Where one of --second-read-is-sense-strand, --first-read-is-sense-strand, or --unstranded is chosen to match the protocol. For the common dUTP stranded protocol (Illumina stranded libraries) you will want --second-read-is-sense-strand as in the example.

You can add multiple bam files --bam A.bam B.bam C.bam or --bam a/path/*.bam, as long as their srandedness matches. If you want to add reads with different protocols, run the above script once per strandedness.

This script changes the file given to --h5-data in place, adding the datasets rnaseq_coverage and rnaseq_spliced_coverage which will be used as coverage input

Select confident and split train / val

Once you've done this, continue with selecting the most confident subsequences, and splitting them into training and validation sets as before.

Tuning with RNAseq

This is very similar to the fine-tuning above, but requires a few extra parameters.

HybridModel.py -v --batch-size 140 --val-test-batch-size 280 \
   --class-weights "[0.7, 1.6, 1.2, 1.2]" --transition-weights "[1, 12, 3, 1, 12, 3]" \
   --predict-phase --learning-rate 0.0001 --resume-training --fine-tune \
   --load-model-path <$HOME/.local/share/Helixer/models/land_plant/land_plant_v0.3_a_0080.h5> \
   --input-coverage --coverage-norm log --data-dir --save-model-path <best_tuned_rnaseq_model.h5>

The new parameters are --input-coverage, which causes any data in the h5 datasets rnaseq_coverage and rnaseq_spliced_coverage to be provided to the network after the frozen weights, but before the new final layer(s); and --coverage-norm log (recommended for RNAseq) which causes this data to be log transformed before being input to the network. Additionally, you can add --post-coverage-hidden-layer to add and tune not 1, but 2 final layers.

In this way, the network will learn the typical relation between high confidence gene models and the supplied RNAseq data, and can use this to help predict all gene models. Thus, in theory if the data has 3' bias the network will learn to use it for the 3' end of the gene only, and if it has DNA contamination and resulting background reads, the network will learn to ignore the appropriate amount of background, and if the data is high quality and has very consistent correspondence to gene regions, the network will learn to trust it heavily. In theory.
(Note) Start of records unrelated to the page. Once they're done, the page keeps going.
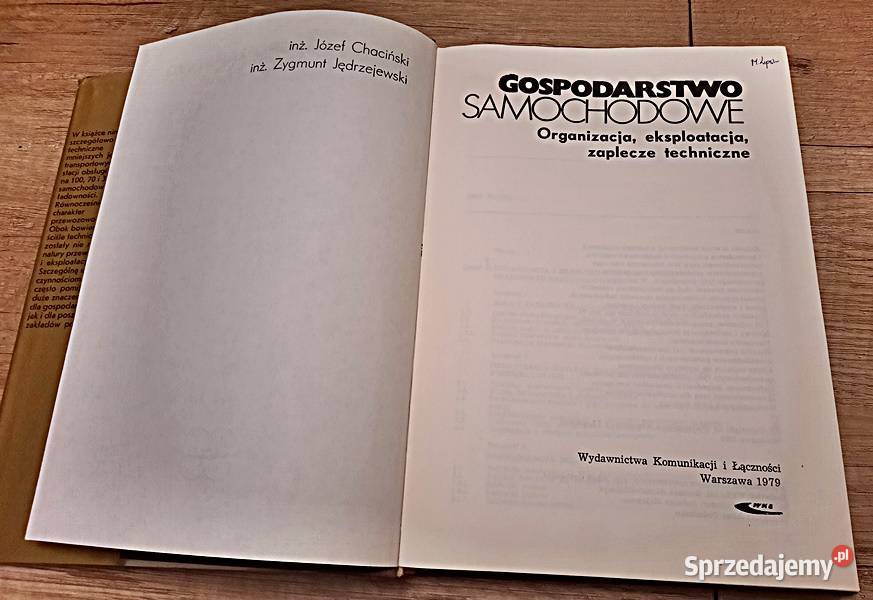 Gospodarstwo samochodowe organizacja wielkopolskie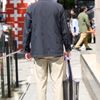 ノーブランドのTシャツコーディネート | 260506-1730-15 田島しんのすけ 3枚目の写真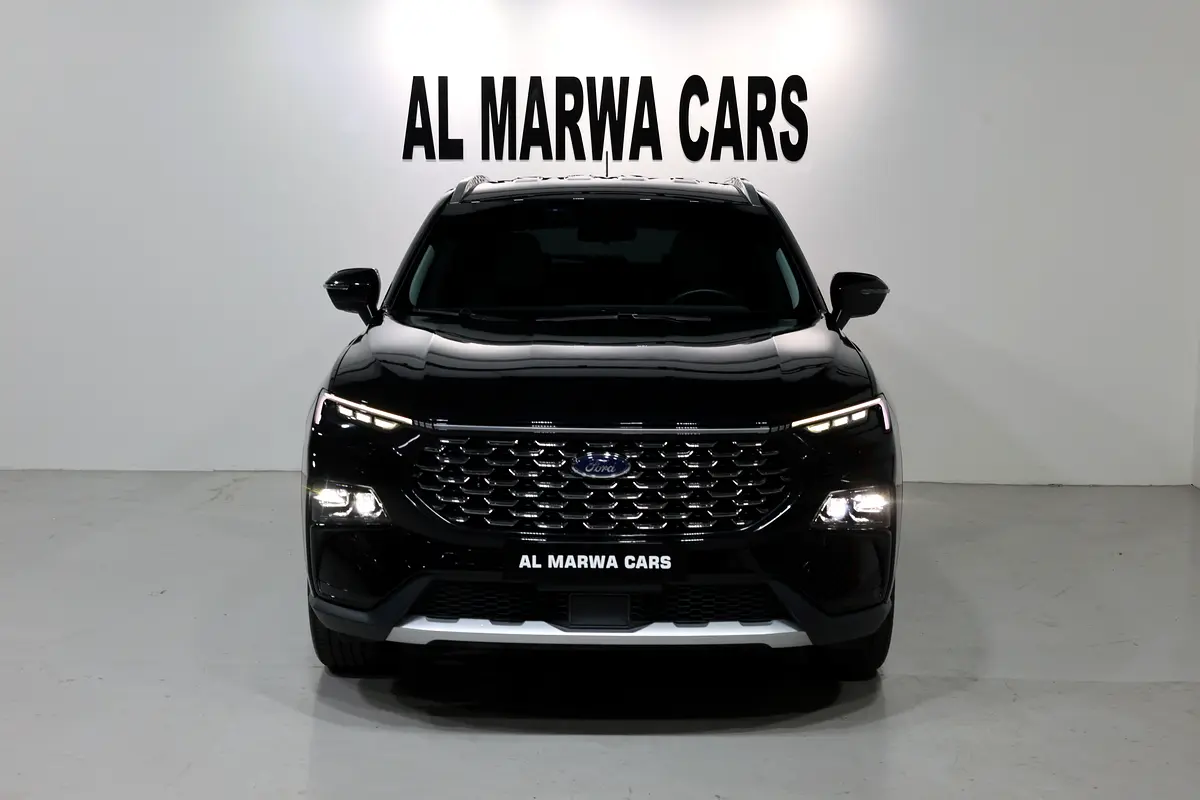 فورد تيريتوري 2024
Note that this could be extended for any extrinsic data from which base level data can be created; but only input of data from .bam files is implemented here.
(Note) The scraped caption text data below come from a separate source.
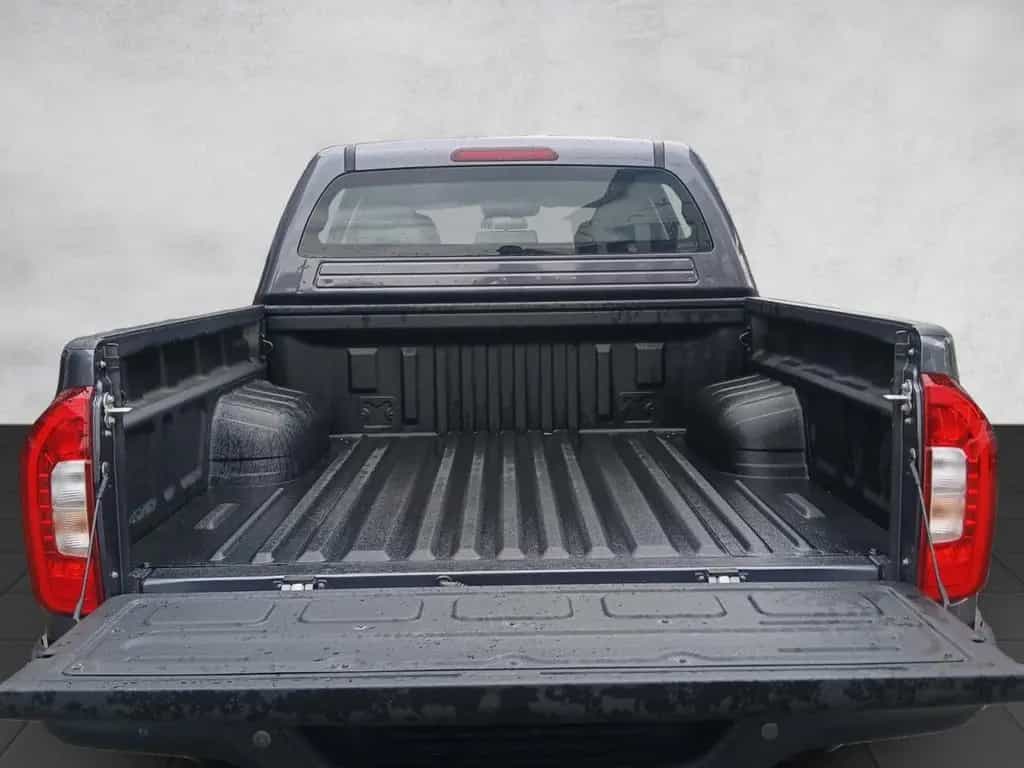Foton 3 Pickup - 3 Jahre Garantie - Kamera uvm. null-photo-19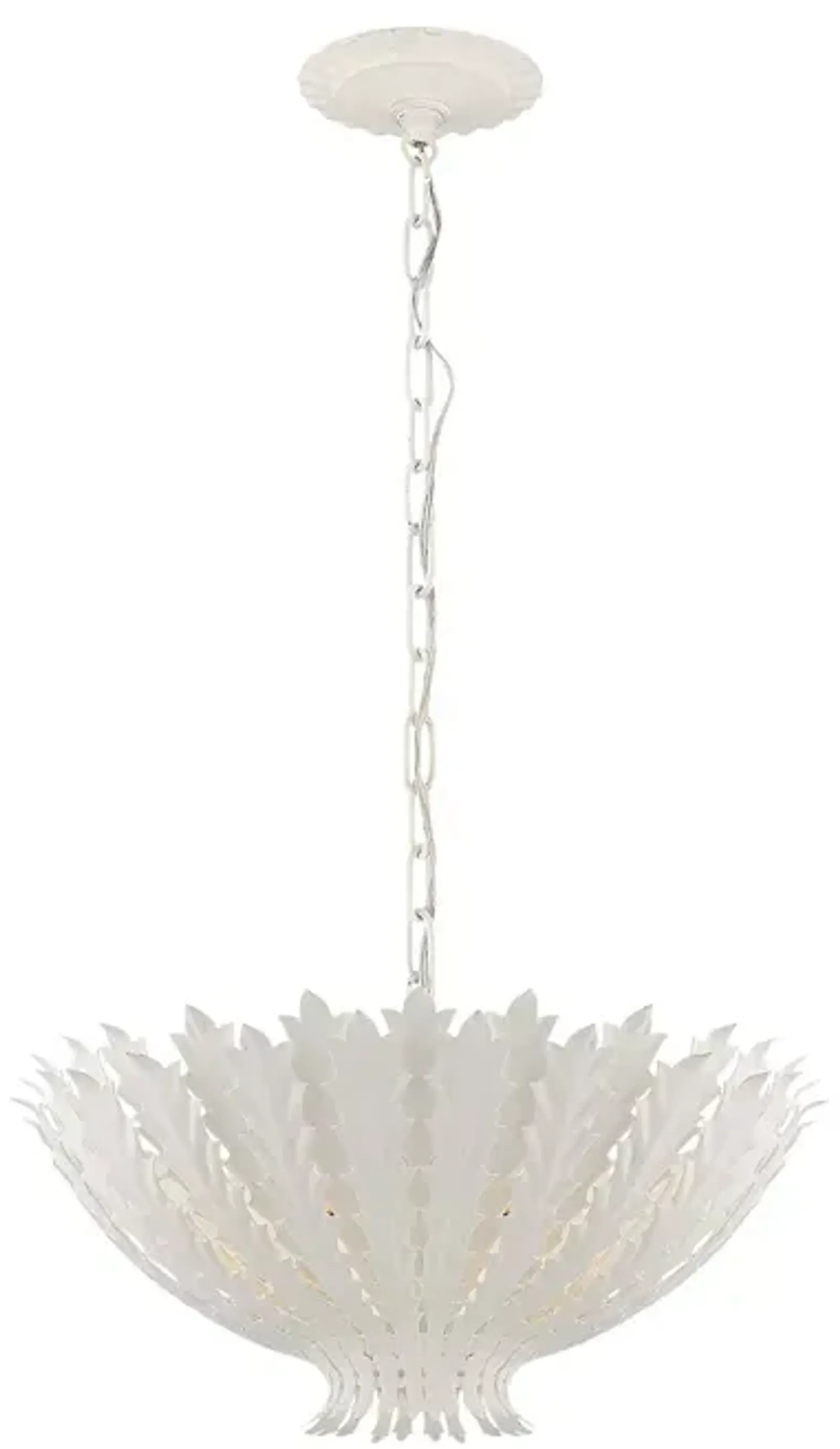 Visual Comfort Hampton Small Chandelier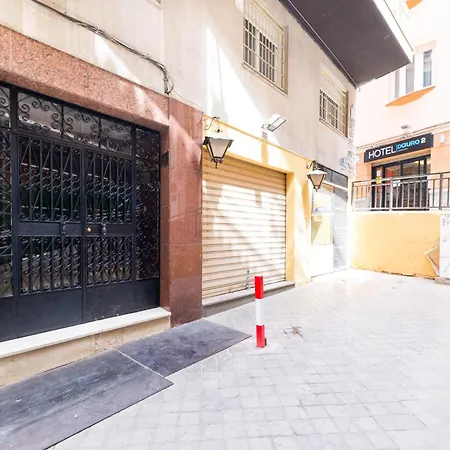 Atico Espectacular En Pleno Centro, Parking Gratuito Apartmán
Inference with tuned models

For both tuning options without coverage, there are no special requirements at inference time. Just set --model-filepath to the fine-tuned model, and --subsequence-length to a value substantially above the typical gene length and divisible by the pool-size used during training (generally 9) for Helixer.py. If using the three-step process, just point --load-model-path to the fine-tuned model when running Helixer.py.

Coverage models

Inference with coverage is a bit more complicated.
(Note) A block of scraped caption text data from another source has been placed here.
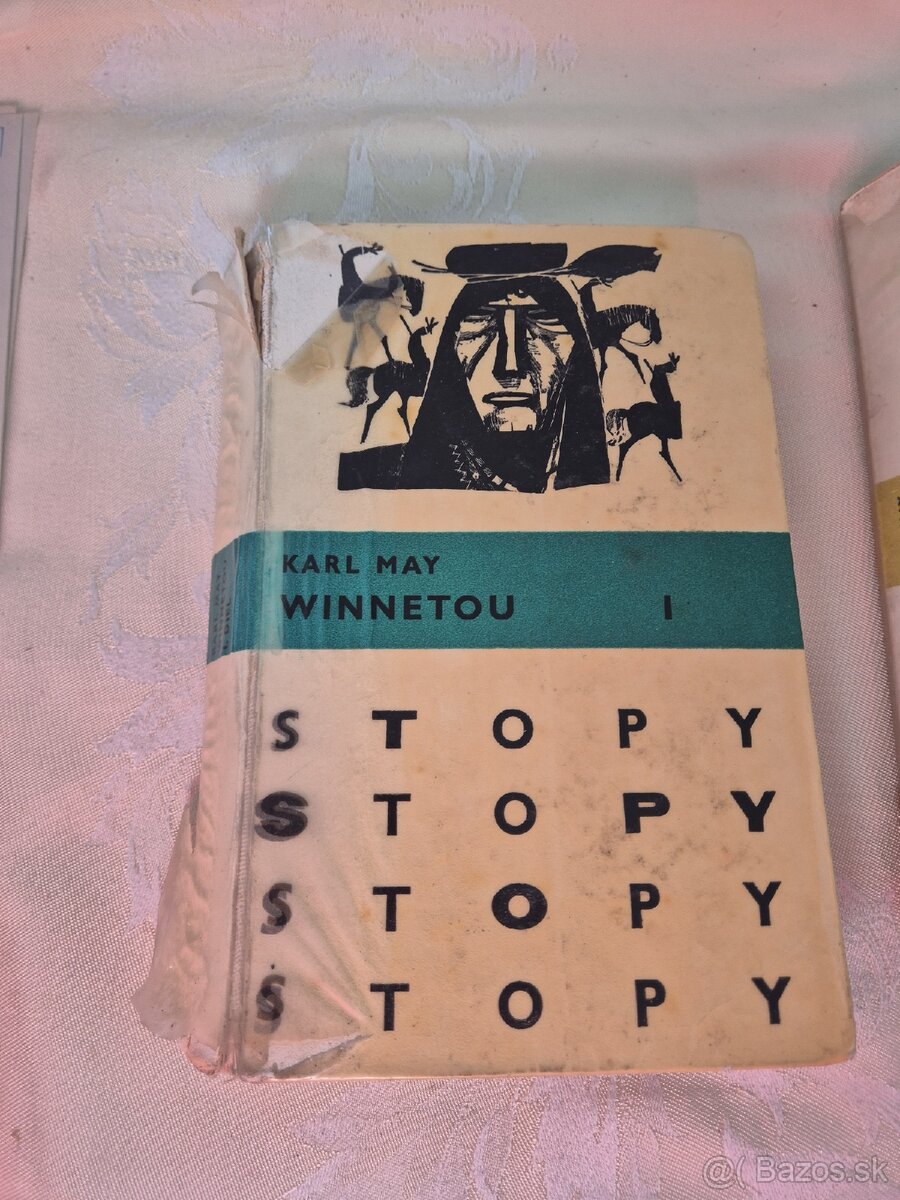 Predam knihy stopy - 8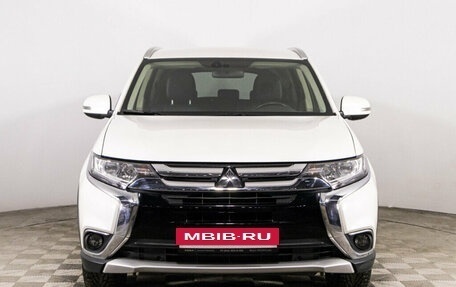 Mitsubishi Outlander III рестайлинг 3, 2018 год, 2 347 000 рублей, 2 фотография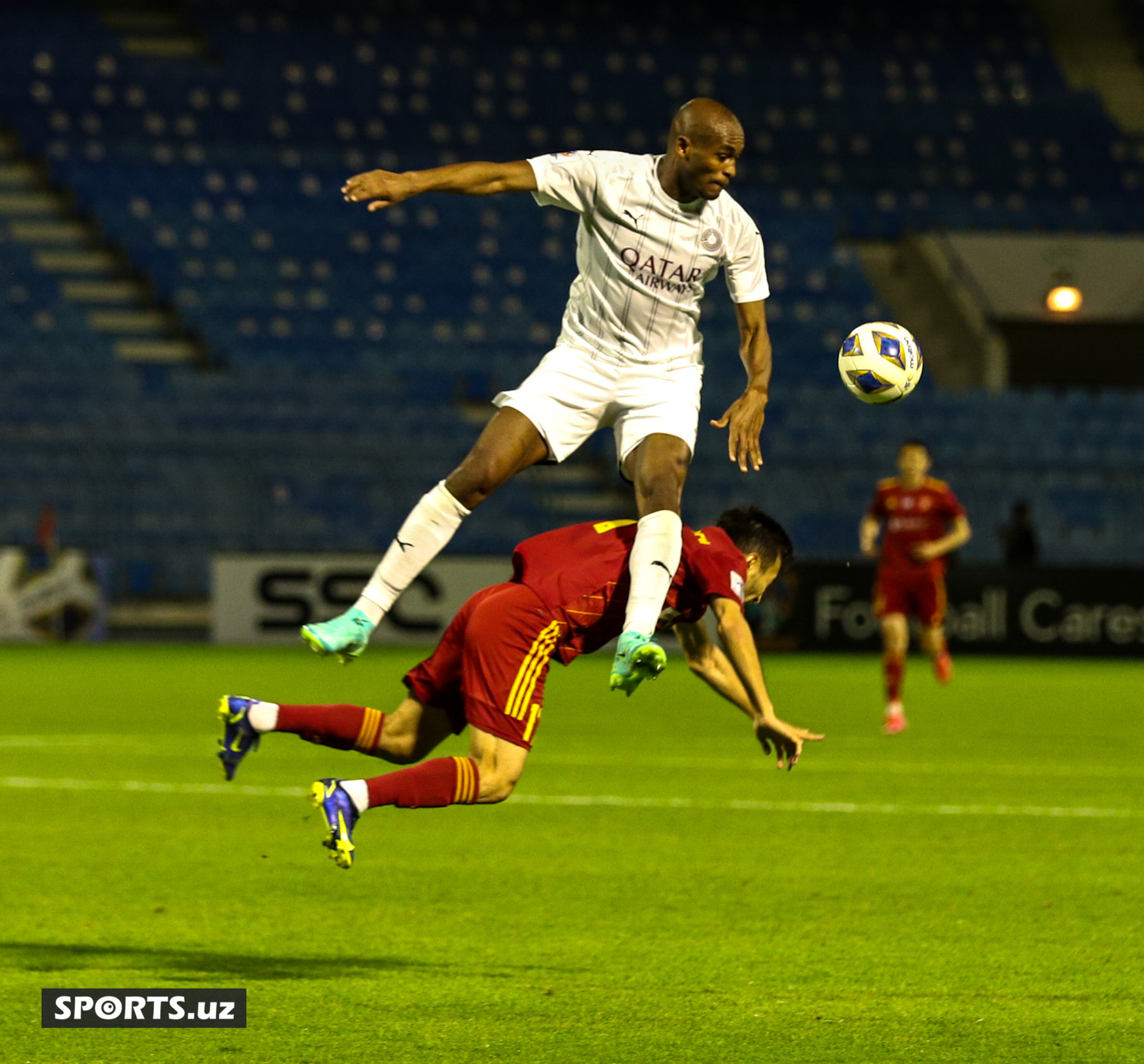 Nasaf Al sadd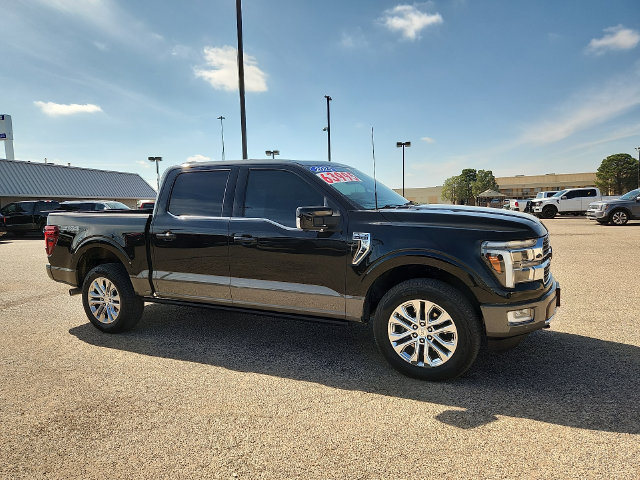 Certified 2025 Ford F150 King Ranch w/ FX4 Off-Road Package AWD/4WD image 8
First, and unsurprisingly, you must provide the model coverage at inference time. This means that

• you will have to take the three-step inference process, and make sure the h5 file has coverage
  • yes, you could take the file from above, if and only if the subsequence length (default 21384) is substantially longer than the typical genetic loci length; i.e. this probably works for plants and fungi, not for animals.
  • if you need a longer subsequence-length at inference time, the only currently implemented option is to make an h5 each for training and inference and then add coverage to each. Make sure the coverage is added (i.e. the bam files are specified) in exactly the same order as at training time!
• You will have to specify parameters at inference time, as done at train time. These are --input-coverage, --coverage-norm <log>, --predict-phase, and --post-coverage-hidden-layer (if used).
• Finally, you will have to provide Helixer.py the path not just to the fine-tuned model with --load-model-path; but also provide the pretrained model on which the tuning was performed under --pretrained-model-path.

Feedback very welcome

As this remains very experimental, we would highly encourage you to share your experience either with these methods or alternatives you develop yourself; be it simply as a github issue, as a tutorial, a manuscript or anything in between.